How Safe Is Student Data in the Digital Age?

The replacement of filing cabinets with computer servers and external hard drives likely happened in your workplace decades ago. School districts are no different. But as unavoidable as a digital workplace may seem, it lacks the security of the old paper filing system.

For example, last month the Delta School District experienced two instances where students' privacy was breached -- one disclosed to the public, one kept under wraps.

The district insists the problems have been dealt with, and student information is as safe as the money in your online banking account.

"It is encrypted and secure, and we put all of the security measures in place just as [one] would in an old filing system, tucked away," says Deneka Michaud, district communications manager.

Paul Steer, president of the Delta Teachers' Association, believes his employer is doing the best they can do to protect student information. But he still worries that more breaches are inevitable.

"It stands to reason that the more personal information that we digitize and make accessible via computer networks, the higher the risk that there will be some kind of breach at some times, and I guess what this proves is we cannot predict what kind of breach or when it's going to happen," he says.

Online database 'is safe': Michaud

The Delta School District sent a letter to parents on Oct. 26, informing them that student privacy was violated on Oct. 23 when a parent inadvertently downloaded the private information of all 16,000 students in the district, including continuing education students.

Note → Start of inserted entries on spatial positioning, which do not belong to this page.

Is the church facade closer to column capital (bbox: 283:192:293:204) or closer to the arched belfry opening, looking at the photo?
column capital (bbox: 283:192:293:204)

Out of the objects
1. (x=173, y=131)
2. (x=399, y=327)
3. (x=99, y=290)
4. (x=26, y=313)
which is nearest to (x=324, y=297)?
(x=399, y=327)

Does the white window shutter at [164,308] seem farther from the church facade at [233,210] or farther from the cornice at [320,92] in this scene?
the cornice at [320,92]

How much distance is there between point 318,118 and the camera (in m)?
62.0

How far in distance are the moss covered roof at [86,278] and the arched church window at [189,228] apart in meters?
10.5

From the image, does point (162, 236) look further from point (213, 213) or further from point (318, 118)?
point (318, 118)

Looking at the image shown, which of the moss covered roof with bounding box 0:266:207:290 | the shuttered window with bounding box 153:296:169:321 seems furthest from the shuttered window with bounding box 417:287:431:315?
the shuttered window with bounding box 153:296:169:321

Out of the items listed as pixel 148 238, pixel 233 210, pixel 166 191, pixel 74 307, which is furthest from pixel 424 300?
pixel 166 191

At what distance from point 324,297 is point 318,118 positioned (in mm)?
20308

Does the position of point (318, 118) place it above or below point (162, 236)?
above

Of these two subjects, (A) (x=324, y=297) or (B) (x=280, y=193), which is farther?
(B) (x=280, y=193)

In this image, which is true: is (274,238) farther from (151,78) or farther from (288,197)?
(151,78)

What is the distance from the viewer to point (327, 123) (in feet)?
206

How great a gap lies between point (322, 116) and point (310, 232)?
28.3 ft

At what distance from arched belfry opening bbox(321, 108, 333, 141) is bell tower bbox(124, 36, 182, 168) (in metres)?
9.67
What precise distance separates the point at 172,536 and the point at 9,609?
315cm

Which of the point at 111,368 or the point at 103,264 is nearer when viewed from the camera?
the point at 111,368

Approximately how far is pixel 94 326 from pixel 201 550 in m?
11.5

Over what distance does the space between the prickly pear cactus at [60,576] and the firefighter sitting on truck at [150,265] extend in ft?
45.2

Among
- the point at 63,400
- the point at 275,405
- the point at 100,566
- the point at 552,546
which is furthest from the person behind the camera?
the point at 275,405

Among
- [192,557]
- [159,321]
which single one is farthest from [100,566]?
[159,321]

The breach happened when the parent was using Parent Connect, an online database provided by the school district to parents to check their child's homework, attendance and report cards online. The document included sensitive information like students' names, their Care Card numbers, contact information, birth dates and birth certificate numbers.

According to Michaud, the breach was the result of the parent being in the wrong place at the wrong time.

"The specific area that [the parent] was located at in Parent Connect at the time, along with an Internet error, as well as a programming error, all culminated in her being able to click and then receive this information, generating a report," she told The Tyee.

Michaud says the parent immediately notified the district of the breach, and the district's IT department responded by deleting the report and checking the district's entire system for similar breaches. This includes Teacher Connect and Employee Connect, two other online databases provided by the district, which store private information like T4 slips with Social Insurance Numbers. No other breaches were found.

The Office of the Information and Privacy Commissioner was notified of the breach when it happened and parents were encouraged to contact the Commissioner's office if they felt their privacy was at risk. In an emailed statement, the Office told The Tyee they had not received any complaints about the breach.

Despite the slip up, Michaud says the district is very concerned about online privacy and takes extra measures to ensure student and employee info is secure.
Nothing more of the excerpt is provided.